WHAT YOU SHOULD DO: Starting at the line below that contains "CHELTENHAM, GLOUCS: jockey" and ending at the line that contains "Zu sehen ist", retype each line exactly as it stands, but omit the pictures.

::: RECORDS FOR PROCESSING :::

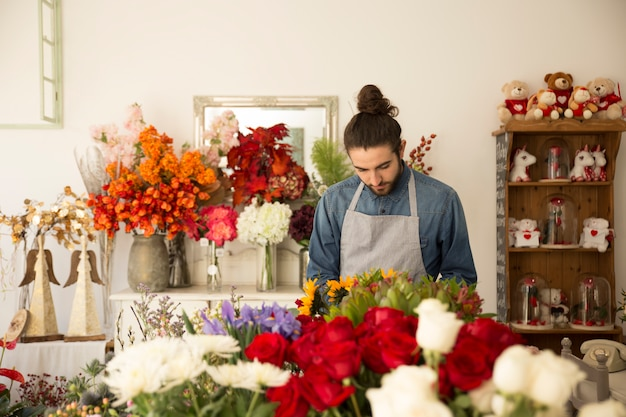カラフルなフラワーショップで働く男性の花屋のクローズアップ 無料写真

:::
::: RECORDS FOR PROCESSING :::

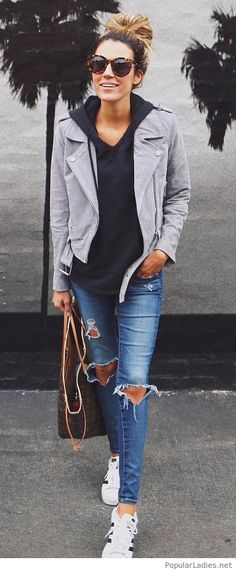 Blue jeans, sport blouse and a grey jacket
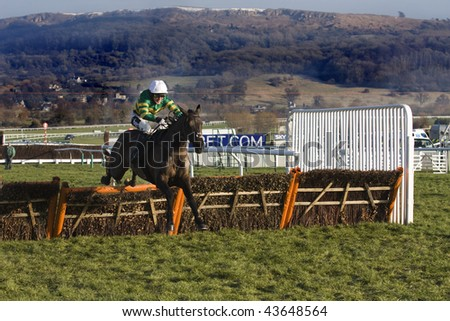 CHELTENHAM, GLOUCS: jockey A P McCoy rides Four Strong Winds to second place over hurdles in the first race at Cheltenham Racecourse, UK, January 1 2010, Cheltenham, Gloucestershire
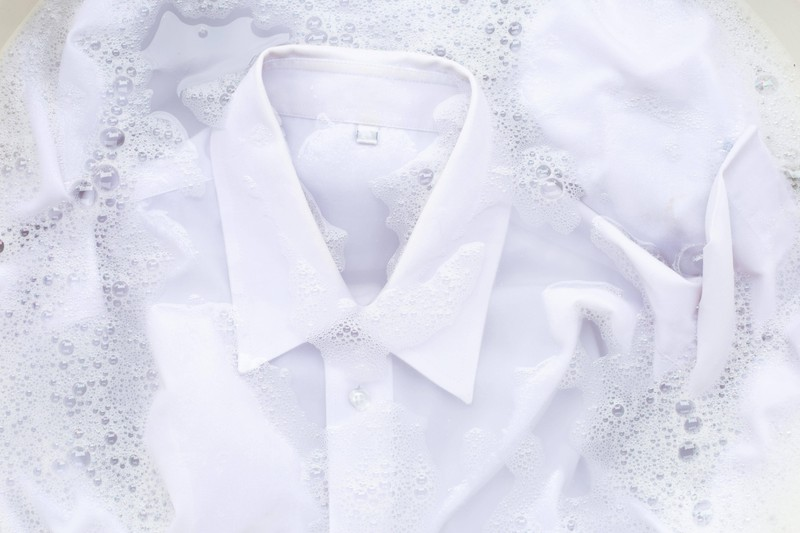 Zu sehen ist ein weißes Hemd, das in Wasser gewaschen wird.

:::
::: RECORDS FOR PROCESSING :::

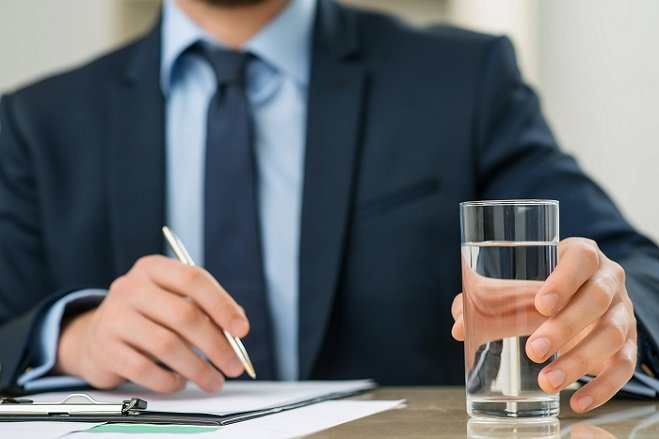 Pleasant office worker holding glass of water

:::

RESULT FOR THIS TASK:
 CHELTENHAM, GLOUCS: jockey A P McCoy rides Four Strong Winds to second place over hurdles in the first race at Cheltenham Racecourse, UK, January 1 2010, Cheltenham, Gloucestershire
 Zu sehen ist ein weißes Hemd, das in Wasser gewaschen wird.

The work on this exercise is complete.